Document:
Skip to main content

Methodology & Formula Sources

Last reviewed: April 2026

How We Derive Formulas

Every formula on Pool Calculator Hub traces to a specific, named standard. We do not use industry rules-of-thumb or unverifiable "common practice" figures. Each calculator documents its source in the per-calculator section below.

When standards conflict, we follow the more conservative value (lower maximum chemical concentration, tighter pH band). For public-pool standards applied to residential pools, we note where the standard goes beyond typical residential requirements so you can calibrate your own risk tolerance.

Primary Standards

The numeric values used by every calculator on this site trace to one of four source categories listed below. Each canonical constant in our codebase (src/lib/canonical-constants.ts) carries an inline // SOURCE: comment naming the standard or datasheet it derives from. Community-wiki references (e.g., TroubleFreePool) are not promoted to this list; they are noted in the body of guides where they inform an editorial protocol, not where they substitute for a citable source.

What you will do:
1. According to the methodology page, which value is followed when standards conflict?
2. Resume the methodology page right after its last sentence.
The data after this point has no connection to the methodology page.

Collected data:
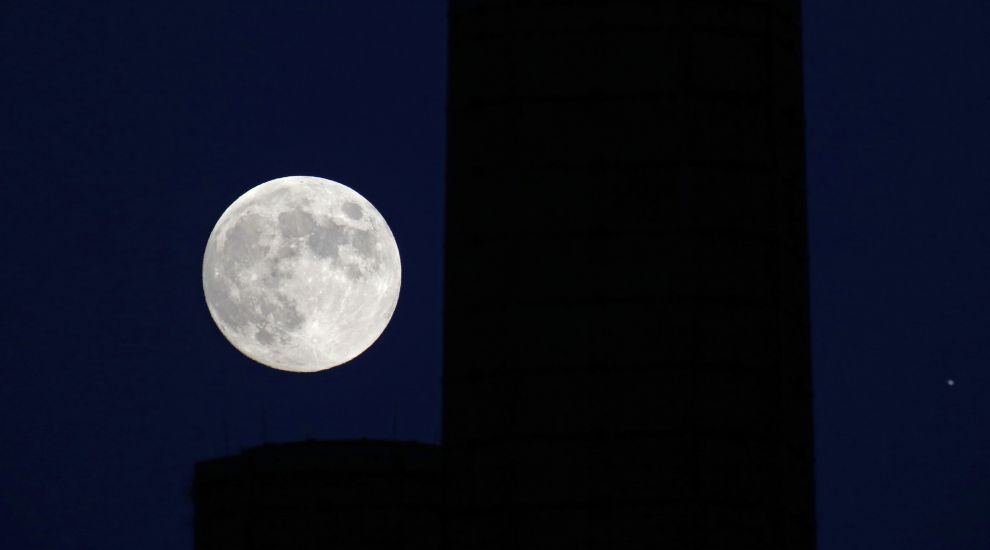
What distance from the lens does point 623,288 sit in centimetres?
2350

Results in order:
1. The more conservative value, such as a lower maximum chemical concentration or a tighter pH band.

2.
  • CDC Model Aquatic Health Code, 2023 edition
    cdc.gov/mahc
    Health-based minimum chlorine levels and FC (free chlorine) / CYA (cyanuric acid stabilizer) ratio requirements for public aquatic facilities. We apply the CDC minimums as a floor. Residential pools that meet these minimums are well within safe operating range.
  • ANSI/PHTA/ICC-11 (American National Standard for water quality in public pools and spas)
    phta.org/standards
    Published by the Pool and Hot Tub Alliance. Primary standard for chemistry target ranges and dosing formulas. Defines acceptable ranges for FC (free chlorine), pH, alkalinity (TA, the pH buffer), calcium hardness, and CYA. Cited at ANSI/PHTA-11 §5.3 for chlorine-species pH equilibrium.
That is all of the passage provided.